═════ Data records

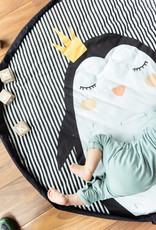 Play and Go Baby Play mat and Storage Bag - Pinguin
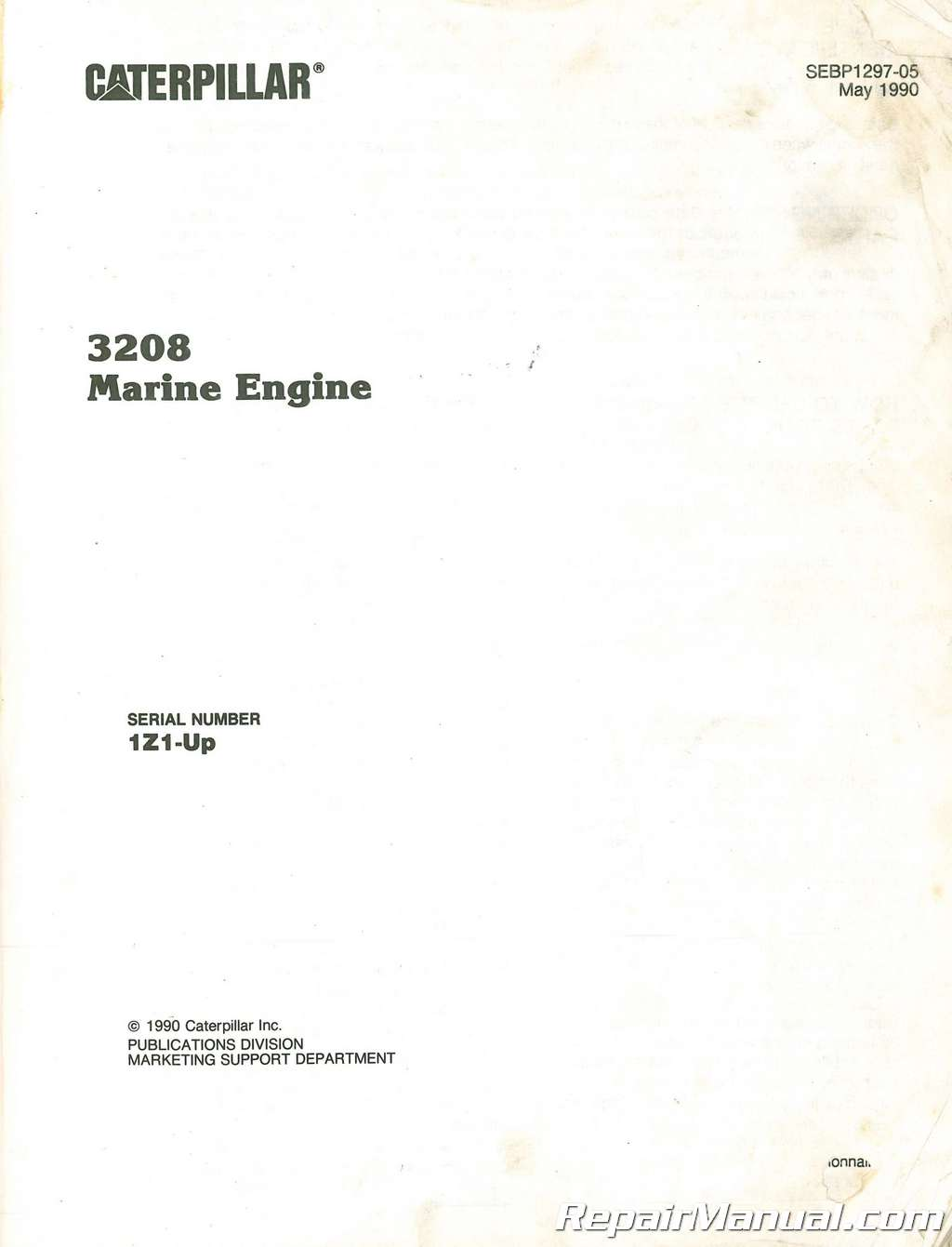 hight resolution of caterpillar 3208 part exploded diagram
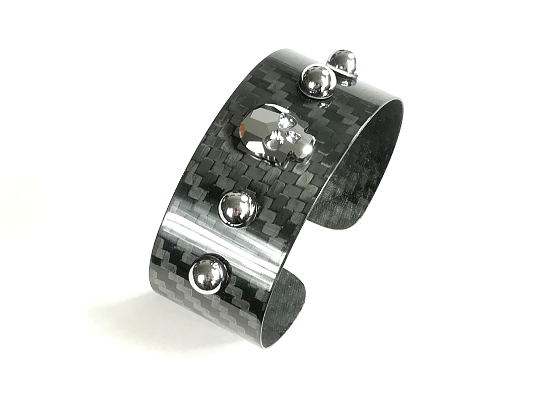 Carbon Bracelets Woman Wide Skst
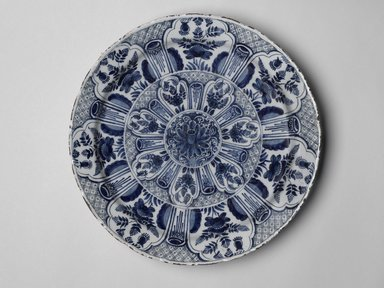 Cornelis de Keizer. <em>Charger</em>, ca. 1668. Glazed earthenware, Diameter: 14 1/4 in. (36.2 cm). Brooklyn Museum, Brooklyn Museum Collection, X238. Creative Commons-BY (Photo: Brooklyn Museum, X238_PS2.jpg)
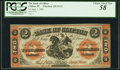 Canadian Currency, Clifton, PE- Bank of Clifton $2 Sep. 1, 1861 Ch. # 125-12-12. ...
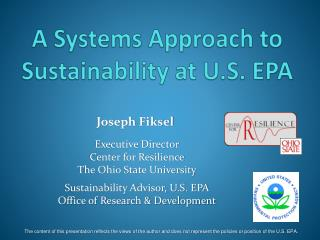 A Systems Approach to Sustainability at U.S. EPA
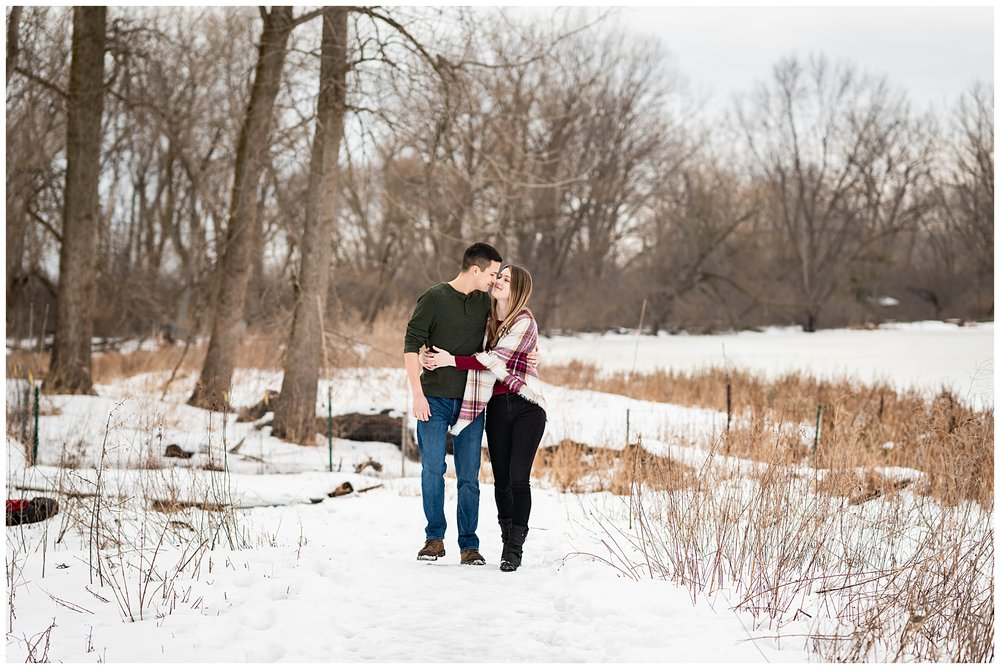 Buffalo Winter Engagement Session_0102.jpg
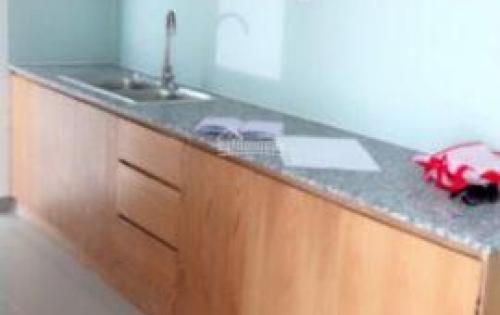 Cần tiền bán lại căn hộ chung cư mới ngay cầu Tham Lương, P. Tân Thới Nhất, Quận 12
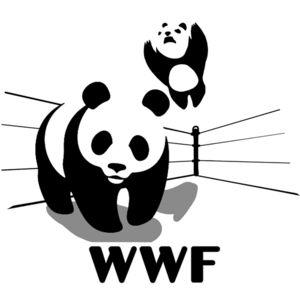 WWF World Wild Life Wrestle Fund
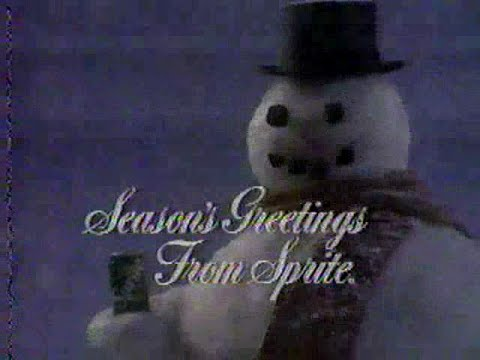WBZ-TV (NBC) Commercials - December 11, 1988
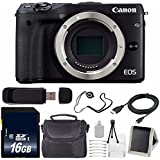 Canon EOS M3 Mark III 24.2 Mp Mirrorless Camera (International Model) (Black) 6Ave Saver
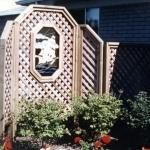 gardenartdecorativefencing29-jpg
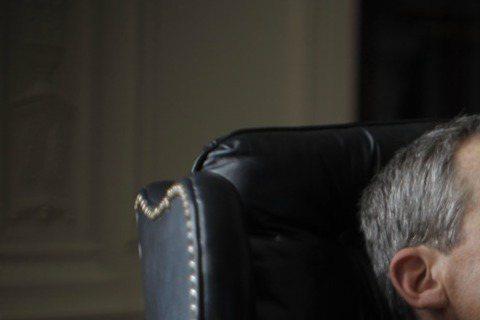 史提夫卡爾以《暗黑冠軍路(Foxcatcher)》入圍2015奧斯卡,爭奪最佳男主角獎。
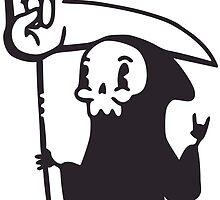 Death Metal Grim Reaper by obinsun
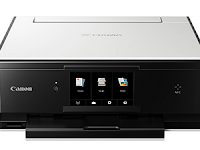 Canon PIXMA TS9020 Drivers Download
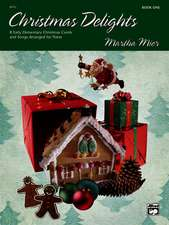 CHRISTMAS DELIGHTS BK 1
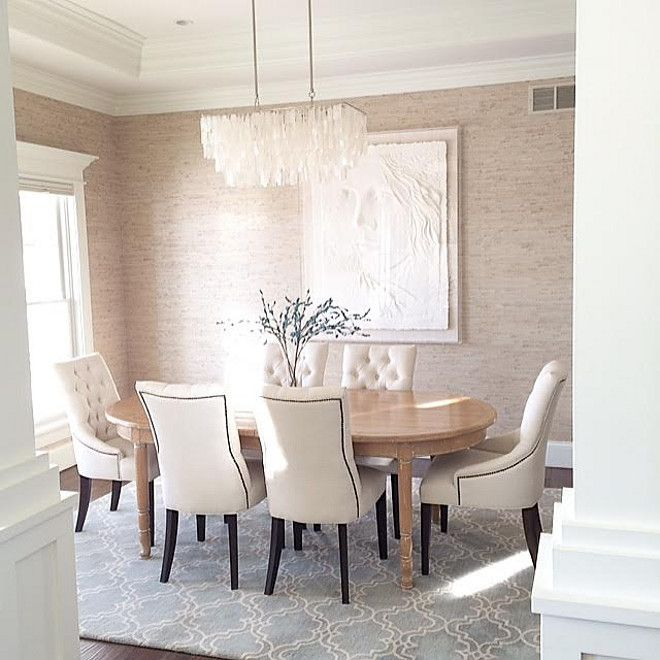Dining Room Wallpaper Is Seabrook Natural Resourceu2026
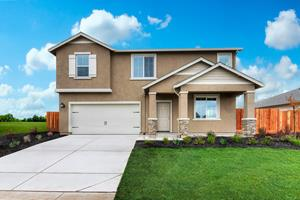 The Malibu Plan is available at Feather Glen by LGI Homes starting in the $330s.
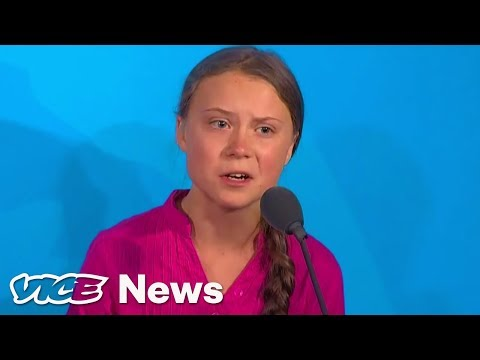 Greta Thunberg Rips World Leaders at the U.N. Over Climate Change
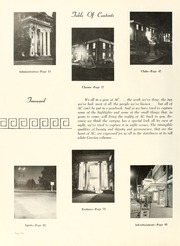 Page 6, 1960 Edition, Anderson College - Columns / Sororian Yearbook (Anderson, SC) online yearbook collection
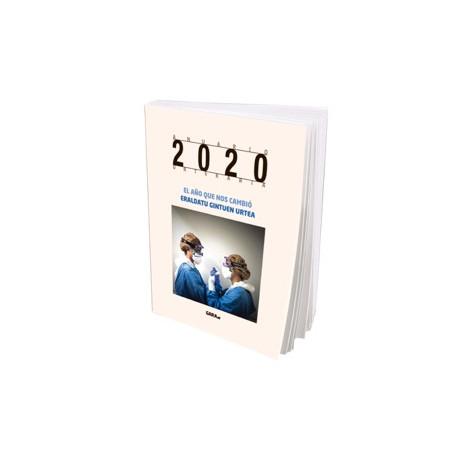 GARA Urtekaria 2020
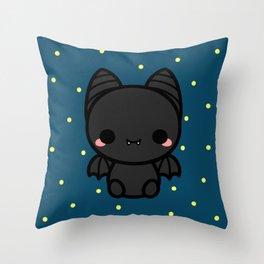 Cute spooky bat Throw Pillow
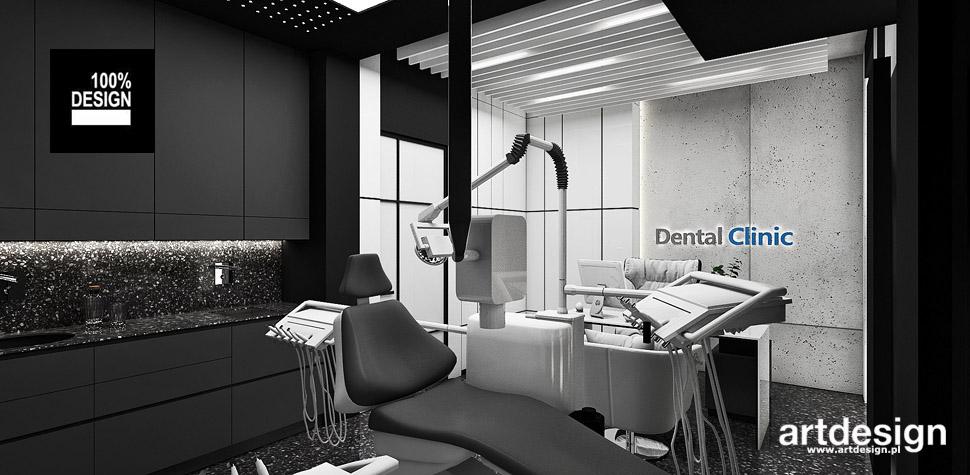 aranżacja wnętrz gabinet stomatologiczny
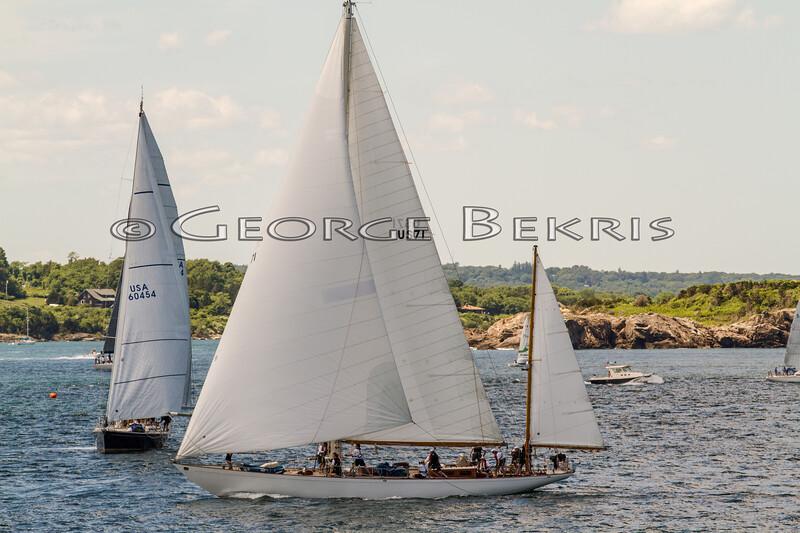 Newport_Bermuda_2014_george_bekris_June-20-2014_-833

══════════

→ What this task involves
Above are some entries. Restate word for word the lines from the one holding "Canon PIXMA TS9020 Drivers Download" through the one holding "Greta Thunberg Rips", but not the pictures.

→ Response for this exercise
 Canon PIXMA TS9020 Drivers Download
 CHRISTMAS DELIGHTS BK 1
Dining Room Wallpaper Is Seabrook Natural Resourceu2026
 The Malibu Plan is available at Feather Glen by LGI Homes starting in the $330s.
 Greta Thunberg Rips World Leaders at the U.N. Over Climate Change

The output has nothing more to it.